La primera vez que trabajé
de noche pensé que no sobreviviría. Recuerdo que dormí toda la tarde convencida
de que así permanecería alerta muchas horas. Nada más lejos de la realidad. Qué
razón tenía mi bisabuelo cuando decía “cuantas más horas duermes, más sueño tienes”.
Hice
lo más importante las primeras horas: repartir la medicación de la cena,
asegurarme de que todos los pacientes estaban acostados, revisar el tratamiento
del desayuno (no negaré que algunas pastillas ya se entremezclaban en mi
cerebro) y cerrar la puerta principal. Para mi sorpresa y decepción, las dos
auxiliares que esperaba fueran mis cómplices esa noche se fueron a la segunda
planta sin avisarme, a comer pizza y a dormir por turnos. De modo que ahí
estaba yo, a las cuatro de la mañana media zombie frente al ordenador,
intentando escribir las novedades. Para el que nunca ha pernoctado de manera
“obligatoria” será exagerado, pero no lo es en absoluto. Les pongo en
situación:
Una
enfermera recién titulada, veinte añitos de idiotez, cuatro de la mañana, una
residencia de ancianos de tres plantas. La planta baja, en la que yo me
encuentro, totalmente oscura y vacía, repleta de puertas cerradas de las que no
tengo la menor idea de a donde llevan. Intento mantener los ojos abiertos
frente al ordenador, pero cuando me doy cuenta los tengo cerrados
inevitablemente. “Vale, voy a apoyar la cabeza en la mesa, solo cinco
minutitos”. No pasan ni dos y ya estoy despierta alterada, creyendo que se ha
hecho de día y tengo a la querida directora del centro frente a mí. “Bueno, un
paseo seguro que me ayuda”. Me calzo los zuecos y me abrocho la rebequita hasta
arriba, iniciando una excursión aterradora por pasillos oscuros y habitaciones
siniestras. El comedor fantasmal, con la cubertería preparada para el día siguiente,
la sala de rehabilitación con máquinas que chirrían sabe Dios por qué. A pesar
de mi madurez y razonamiento lógico, es curioso cómo la imaginación es tan
puñetera. Ya podría desbocarse cuando me siento frente al papel y no justo en
este momento. Lo cierto es que avanzo por la lúgubre residencia con la certeza
casi absoluta de que aparecerá en mitad del pasillo algún anciano terrorífico,
desorientado y arrancado de la realidad. Que sí, que suena exagerado y hasta
ofensivo, pero es que los viejitos adorables pueden parecer siniestros según el
momento y según las perlas que sueltan por la boca. El que haya trabajado en
una residencia me entenderá de sobra.
Vuelvo
a mi despacho casi corriendo para terminar lo comenzado. Bueno vale, y por si
algún fantasma (o casi, que alguno que otro ya está por pasar al otro lado) me
acecha. Creo estar tranquila cuando empieza la música. La melodía del
trasnochador. Si alguna vez te has visto obligado a estar despierto muchas
horas sabes de lo que te hablo. Una melodía nítida y continua que no puedes
dejar de escuchar, incluso cuando crees que ha parado. “¿Quién demonios se ha
despertado y ha puesto la radio?”. Me asomo a las habitaciones enfadada, con la
seguridad de que pronto se despertarán todos por semejante ruido. Silencio
absoluto. Escalofríos. Vuelvo a mi ordenador. De nuevo el estribillo
odioso...es imposible que sea la única que lo escucha. “Mierda, me estoy
volviendo loca”. Al final, el cansancio de la mente es tan poderoso que decido
darme por vencida y apoyar la cabeza en mis manos, tarareando la canción. Me
abandono al sopor y siento paz...hasta que aparece. Casi me mata de un infarto,
pero la auxiliar que se supone sería mi aliada de sonambulismo se ha dignado a
venir hasta el despacho para decirme de malas formas que comience ya con las
glucemias. Para mi sorpresa, veo por la ventana las primeras luces del alba. La
música ha cesado, “después de todo, conservo algo de cordura”.
He
sobrevivido a la primera de muchas noches de guardia como enfermera.

▸ **TU TAREA**
En el relato sobre la primera noche de guardia, ¿adónde se fueron las dos auxiliares y a qué? El material no tiene nada que ver con esto.

▸ **BLOQUE DE DATOS**
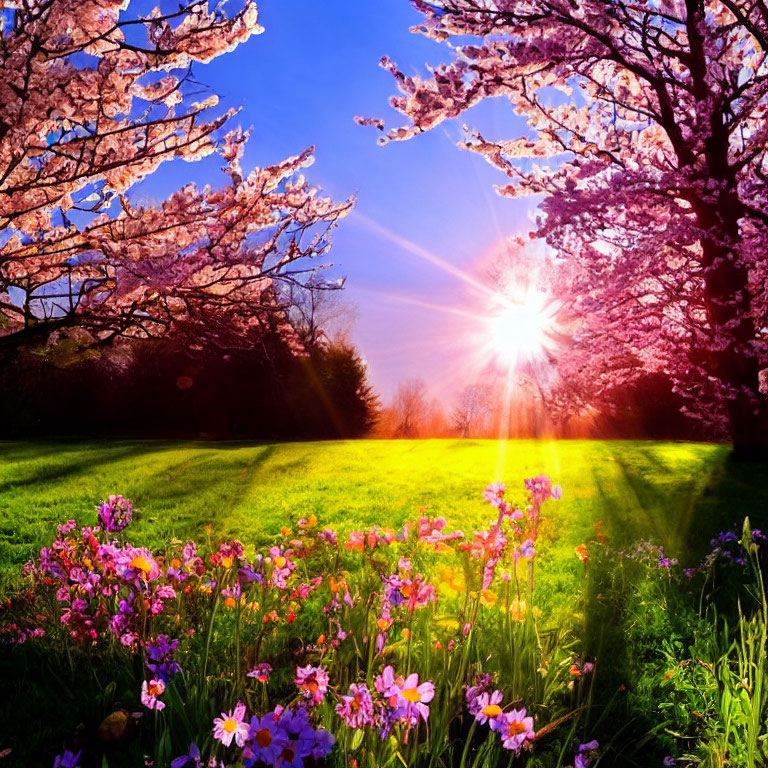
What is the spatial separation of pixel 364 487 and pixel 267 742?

▸ **TU RESPUESTA**
A la segunda planta, a comer pizza y a dormir por turnos.